Beyond Agnon
By BEZALEL STERN
Aleppo Tales
By Haim Sabato
250 pages. The Toby Press. $19.95.
S.Y.
Agnon has been hailed as the greatest of Israeli authors. One of the first
Hebrew novelists to revitalize the once-forsaken language, Agnon still managed
to give his new, modern Hebrew an air of the Biblical, the Talmudic, and the
Midrashic. Agnon excelled at his pursuits, writing fine—often great—modernist
novels and stories that blended the contemporary with the wisdom of thousands
of years of Jewish tradition.
Over time, Agnon’s style has given rise to many would-be successors. For many
writers, the desire to imitate and parrot Agnon’s masterpieces, especially for
those writing in Hebrew, has been strong. Unfortunately, most attempts have
only met with minimal success. This is due mostly to the indisputable fact of
Agnon’s greatness as both a writer and a scholar. Agnon’s personal library
contained thousands of what he would have termed sifrei kodesh—holy books—works of Jewish poets and sages stemming
from the times of the Jewish temple in Jerusalem to his own day. His library
also encompassed a good deal of secular literature, from Shakespeare to Kafka.

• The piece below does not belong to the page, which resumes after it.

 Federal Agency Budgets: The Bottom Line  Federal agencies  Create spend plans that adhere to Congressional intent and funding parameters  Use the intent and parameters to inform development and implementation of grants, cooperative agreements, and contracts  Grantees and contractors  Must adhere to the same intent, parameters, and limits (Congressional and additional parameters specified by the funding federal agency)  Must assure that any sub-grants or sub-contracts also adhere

A Conservative Rabbi once commented to me that the only people that could make
sense of Agnon in today’s world are people like himself—that is, women and men
steeped in both the Jewish tradition and the secular world. In many ways, he
had a good point. Agnon’s writing becomes much richer when one perceives his
often obscure references. But what is hard to read and understand is even more
difficult to write. It would take someone of S.Y. Agnon’s prowess and
genius—prowess in ability and genius in scope and depth—to replicate adequately
and even possibly create a work that ranks with Agnon’s unique achievements.

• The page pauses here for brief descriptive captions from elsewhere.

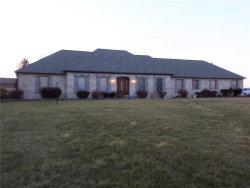 Photo of 1 Lake Montagu Estates Drive, Troy, IL 62294-2945 (MLS # 19087183)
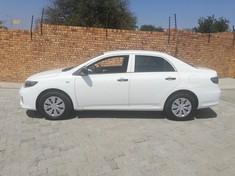 2014 Toyota Corolla Quest 1.6 Auto North West Province Rustenburg_1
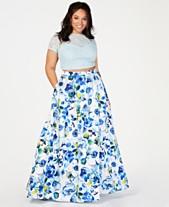 c38fca4fac646 B Darlin Trendy Plus Size 2-Pc. Lace   Floral-Print Skirt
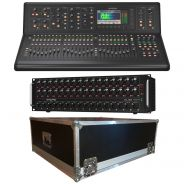 Midas M32 Live con Stage Box DL32 e Flight Case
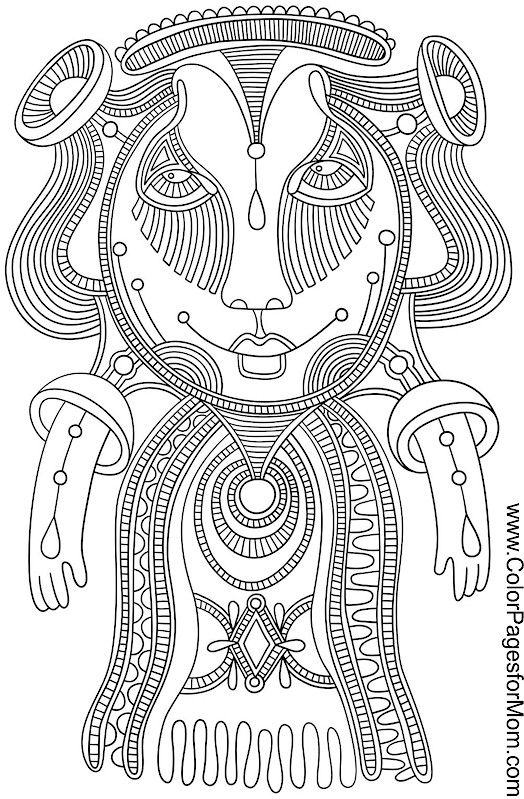 creature coloring page 14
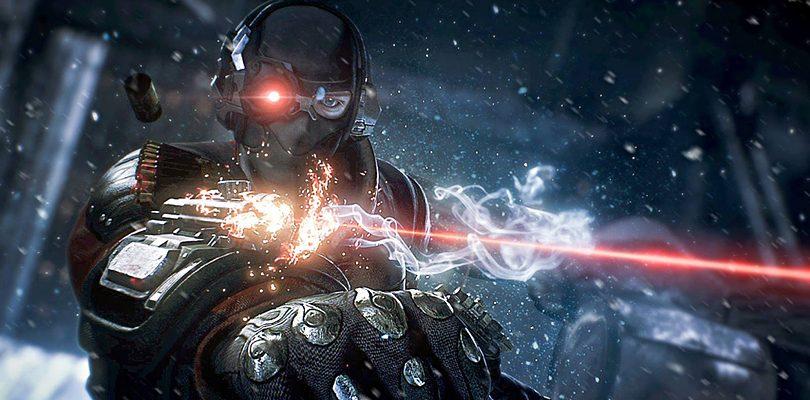 batman arkham origins deadshot cover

This ability of combining both a passion for the literary and a breadth of
knowledge of the corpus of Jewish works, can be found in the newly translated
work of Haim Sabato, Aleppo Tales. This collection of two short stories
and a novella, originally published in Hebrew in 1997, both continues and
expands upon the tradition of Agnon. Sabato, who teaches Talmud at a yeshiva
near Jerusalem, uses his knowledge of Jewish texts to enhance and propel his
stories, while at the same time never losing sight of his ultimate goal: to
create great literature.
And great literature is truly what these “tales” strive to become. The three
stories in the novel, all loosely interconnected, have as their focus the city
of Aram Zova, an ancient Jewish community in north-western Syria which was the
home of Sabato’s forebears. But the book is about much more than a single city.
In Sabato’s text, one gets the sense of a community, once strong in its beliefs
and confident in its leaders, slowly breaking down.

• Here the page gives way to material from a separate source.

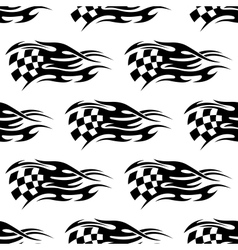 Checkered black and white flag vector image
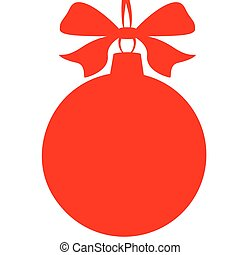 Christmas ball,red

In the first and weakest of the three stories, “Truth Shall Spring From the
Earth”, the protagonist—a man, like the author, named Haim (which in Hebrew
means “life”)—slowly and by stages discovers the magnum opus of his
great-grandfather, a revered rabbi. The reverence and honor given to the now
destroyed society is evident throughout the story:
The people of Aram Zova are proud of their city, and
unstinting in its praise. They are as proud of its air and its fountains as of
the acumen of its tradesmen; proud of the poets and the cantors of their
city…They believe there is no cantor in the world to compare with their
cantors, no hymn to compare with their hymns.
The
fact that the city is spoken about in the present tense makes its ultimate
destruction and abandonment all the more poignant. This reverence, by the final story, “Broken Tablets,” is all but
shattered. The grandfather of the narrator becomes, after moving to Israel,
just another individual, a “broken tablet” to the world. One shares Sabato’s
sense of loss, and at the same time of inevitability and surrender to the
forces of history, watching the old man transform from being one of the “sages
of Aram Zova” whose “pupils feared him,” the leader of the community, into a
destitute and lonely man living in a refugee camp near Jerusalem, tormented by
the loss of his former glories.
The middle story of the book, though, which is by far the longest of the
three—comprising almost two-thirds of the text—is also the most powerful one in
the collection. “The Wheel Turns Full Circle” chronicles four generations in
the life of a single family. The Sapportas of Aram Zova become, in many senses
of the word, the respective touchstones of their generations. The story of the
Sapportas begins in the mid-19th century and continues for around one hundred
years, until the 1970’s. While historical events, in Sabato’s fiction, are
always hazy and in the background, and dates do not always mesh perfectly, the
greater pieces of Sabato’s work come together, by the final chapter, like an
intricate fresco.
What makes the structure of the novel so beautiful and enticing is that by the
third page of this very long story, Sabato has told the reader everything that
is going to happen. As we follow the “story which began in the village of Tedef
near Aleppo, continued amid the rioting students of Paris, and ended at the
Western Wall” we already know the outcome. However, in a supreme act of
meta-fiction, Sabato leads the reader on a fantastic romp from one false door
to another. The story, which has been made clear by the end of its first
chapter, changes and renews itself again and again. The astonished reader,
baffled both by the story’s false senses of security, stumbles again and again
into the meticulously crafted traps that Sabato creates for him.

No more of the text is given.